* _About this task_: For the data below, give again exactly the lines from the one containing "common name: impala" through the one containing "label granularity: sequence-level", both ends included, and no others.

[Stored data]
________________

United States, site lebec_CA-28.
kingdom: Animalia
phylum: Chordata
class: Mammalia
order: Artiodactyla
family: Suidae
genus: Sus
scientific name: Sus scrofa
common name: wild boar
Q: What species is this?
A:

________________

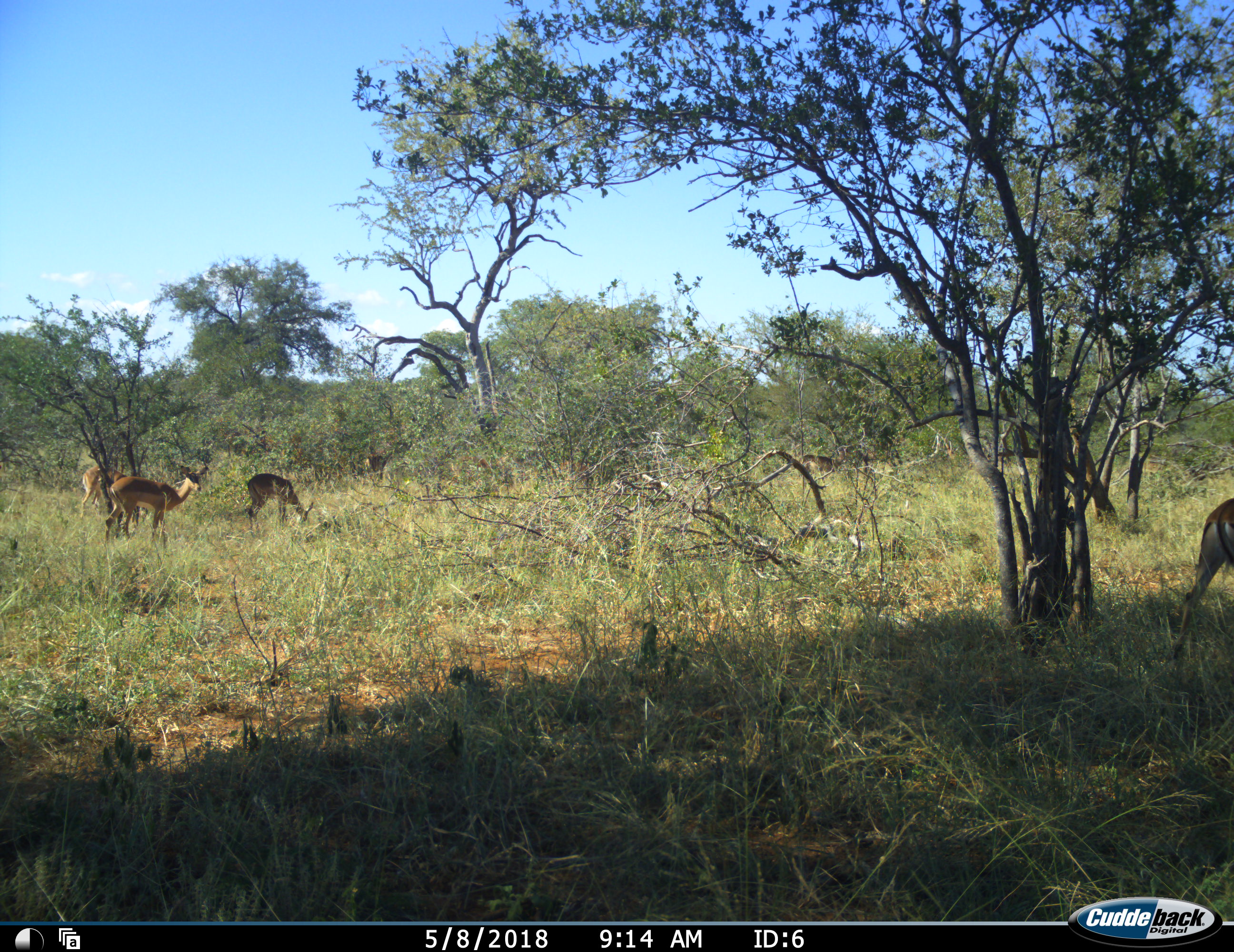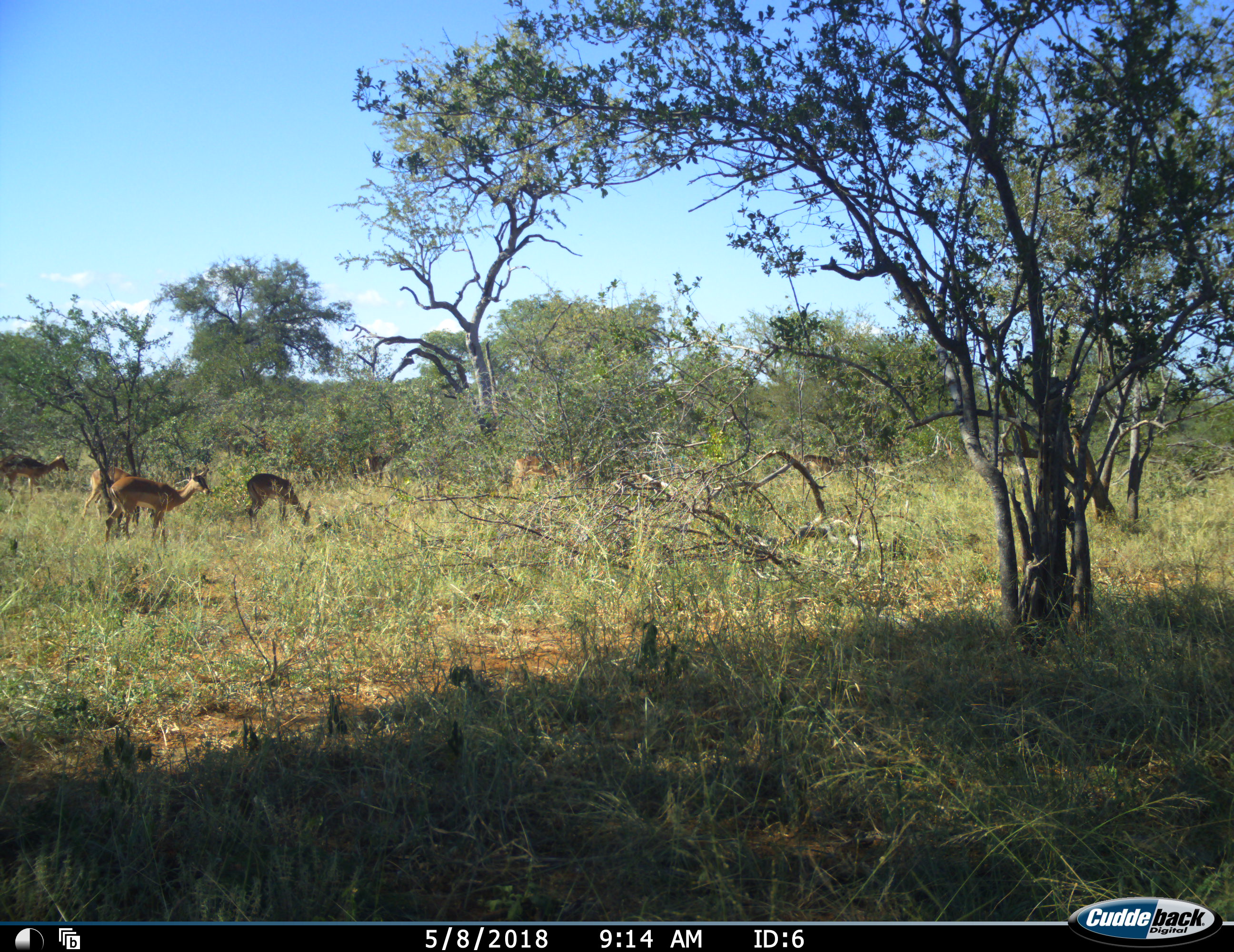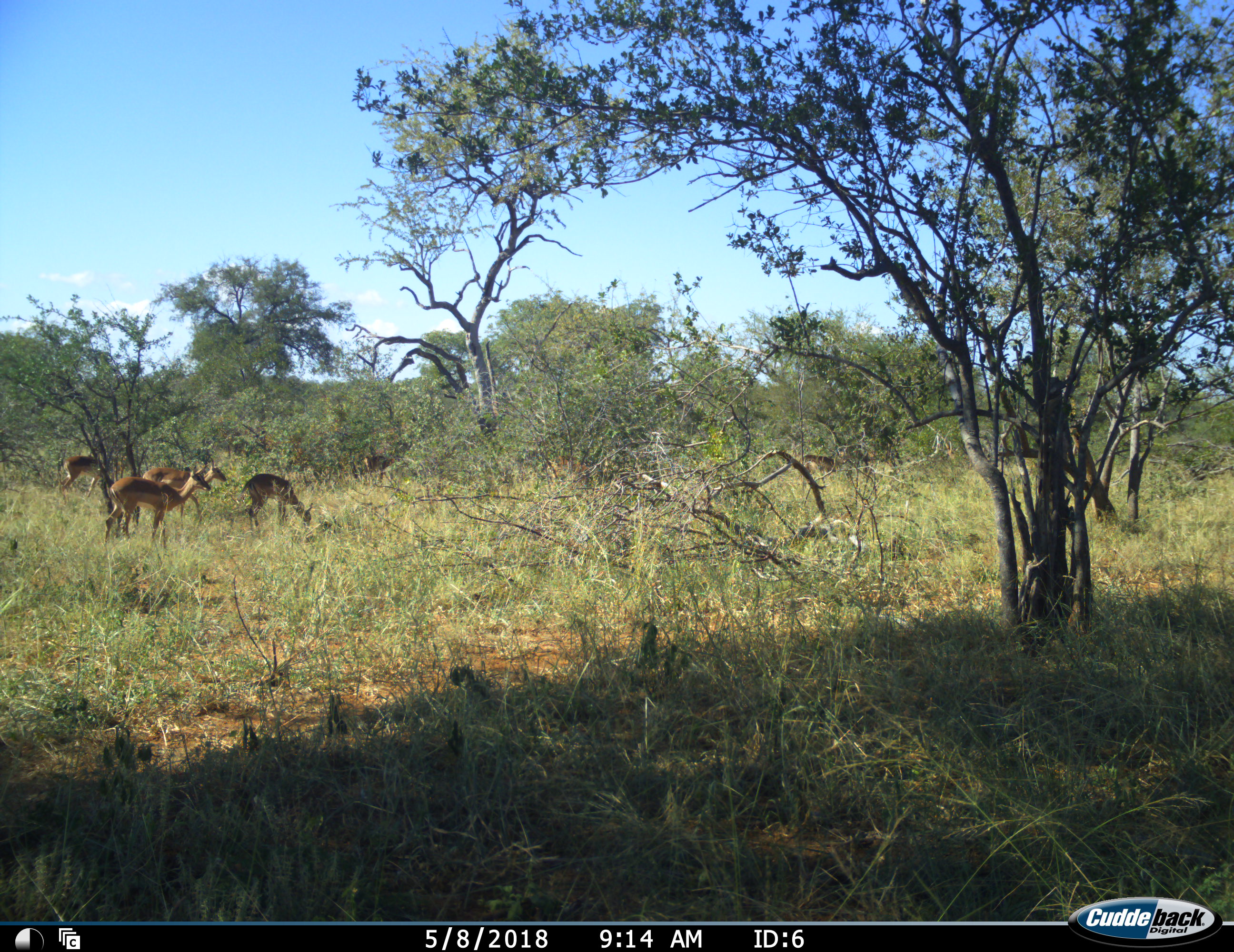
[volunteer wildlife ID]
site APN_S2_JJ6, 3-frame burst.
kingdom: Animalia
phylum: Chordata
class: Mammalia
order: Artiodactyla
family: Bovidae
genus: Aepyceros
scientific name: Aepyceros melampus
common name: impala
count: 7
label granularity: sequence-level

________________

* _Solution_:
common name: impala
count: 7
label granularity: sequence-level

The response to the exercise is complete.